Mr Bartholomew worked at Sizewell A from 1964 to 1994. Many senior members of staff left in the early 1990s when the newly-privatised power companies offered generous early retirement packages to try to cut their wage bills.

He remains a keen supporter of nuclear power: “Of course there should be more nuclear power stations. The government should get on and build them - otherwise we'll be left like California which can't generate enough power. These anti-nuclear people should shut up!”

But he still didn't like the privatisation of the power industry of the 1990s.

“It should still be owned and run by the government - it's a national asset after all,” he said.

PAT Gable started working with construction firm Taylor Woodrow in 1961. He was a diver and helped assemble the pipes that take sea water in and out of the power station to cool the reactor.

During the winter work could be very difficult - the hard winter of 1962/3 was especially challenging.

Mr Gable, who has always lived in Aldeburgh, said the bad weather sometimes left him and his colleagues stranded.

“We were working from the platform in the sea, and if it was bad they couldn't get us off. There was a little shelter there with emergency provisions.

“We had to spend two days there just before Christmas in 1962 - they didn't get us off until Christmas Eve. That was a bit of a worry. There were six of us living in this tiny little hut and the beer nearly ran out!”

He transferred from the contractors to the power station itself, getting a job in Sizewell A as it neared completion. He carried on working there until 1993.

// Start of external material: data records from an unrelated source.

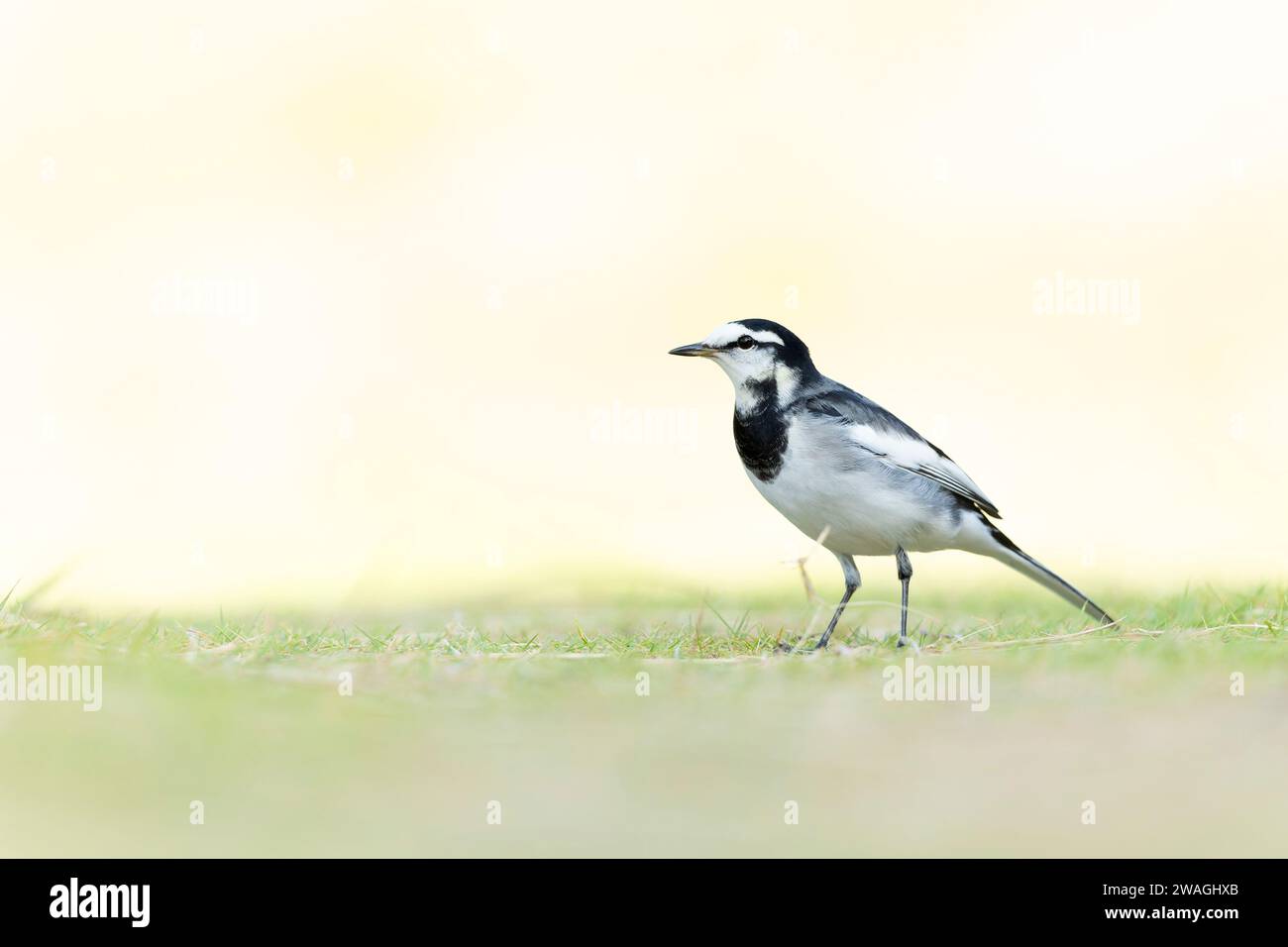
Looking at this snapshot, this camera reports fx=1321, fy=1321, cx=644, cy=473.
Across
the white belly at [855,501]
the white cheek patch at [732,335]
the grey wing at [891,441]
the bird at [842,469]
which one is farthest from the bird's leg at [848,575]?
the white cheek patch at [732,335]

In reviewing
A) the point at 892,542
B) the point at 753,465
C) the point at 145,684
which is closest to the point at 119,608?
the point at 145,684

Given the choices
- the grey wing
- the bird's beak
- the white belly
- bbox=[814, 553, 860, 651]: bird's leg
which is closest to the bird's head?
the bird's beak

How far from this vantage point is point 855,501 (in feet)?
26.5

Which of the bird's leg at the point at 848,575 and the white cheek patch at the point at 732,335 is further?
the bird's leg at the point at 848,575

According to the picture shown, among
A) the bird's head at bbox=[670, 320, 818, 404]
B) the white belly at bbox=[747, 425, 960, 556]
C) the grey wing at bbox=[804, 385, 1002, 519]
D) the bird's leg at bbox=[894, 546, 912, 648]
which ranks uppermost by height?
the bird's head at bbox=[670, 320, 818, 404]

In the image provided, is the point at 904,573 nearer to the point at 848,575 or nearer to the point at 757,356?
the point at 848,575

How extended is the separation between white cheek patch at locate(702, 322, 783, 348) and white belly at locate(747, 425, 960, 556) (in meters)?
0.65

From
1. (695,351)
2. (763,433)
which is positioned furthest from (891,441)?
(695,351)

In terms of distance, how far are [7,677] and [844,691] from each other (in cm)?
388

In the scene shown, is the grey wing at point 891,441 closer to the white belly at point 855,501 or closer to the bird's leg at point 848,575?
the white belly at point 855,501

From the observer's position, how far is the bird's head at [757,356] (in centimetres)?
849

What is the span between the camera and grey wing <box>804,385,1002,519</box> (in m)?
8.27

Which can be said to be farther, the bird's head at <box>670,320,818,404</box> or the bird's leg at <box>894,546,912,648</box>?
the bird's head at <box>670,320,818,404</box>

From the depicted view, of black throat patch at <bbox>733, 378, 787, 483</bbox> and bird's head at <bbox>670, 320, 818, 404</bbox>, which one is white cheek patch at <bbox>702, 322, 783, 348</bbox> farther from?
black throat patch at <bbox>733, 378, 787, 483</bbox>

RON Spatchett, who lives in Leiston, came off the land to find a job in the power station: “The hours were a bit more regular, even though there was the night shift to worry about,” he said.

“At that time it was a very good job to have - I was there for 30 years until the big changes when it was all denationalised,” he said.

Neville Greenwood transferred to Sizewell after working at other power stations, including Cliff Quay in Ipswich.

He said: “It was a good place to work - it was much safer than the older coal or oil stations. People could get burned there. That never happened at Sizewell.”

When he first started in the electricity industry he earned £13/18/6 a week basic. “I had been earning a bit more working for an agricultural supplier - but that was for a seven-day week and the power station had a very good basic rate.

“I started in 1964 and stayed for 31 years. It was a good place to work.”

Planning started in 1959, construction started in 1961.

Building completed 1964, first nuclear fuel loaded 1965.

Fully operational 1966.

Planned for a 25-year life. After upgrades and improvements this was eventually extended to 40 years.

It is due to close at the end of this year when decommissioning will start.

Sizewell A is a Magnox reactor using gas in the nuclear core. Magnox is a shortened form of magnesium non-oxidising, the substance used to house the uranium fuel which powers the reactor.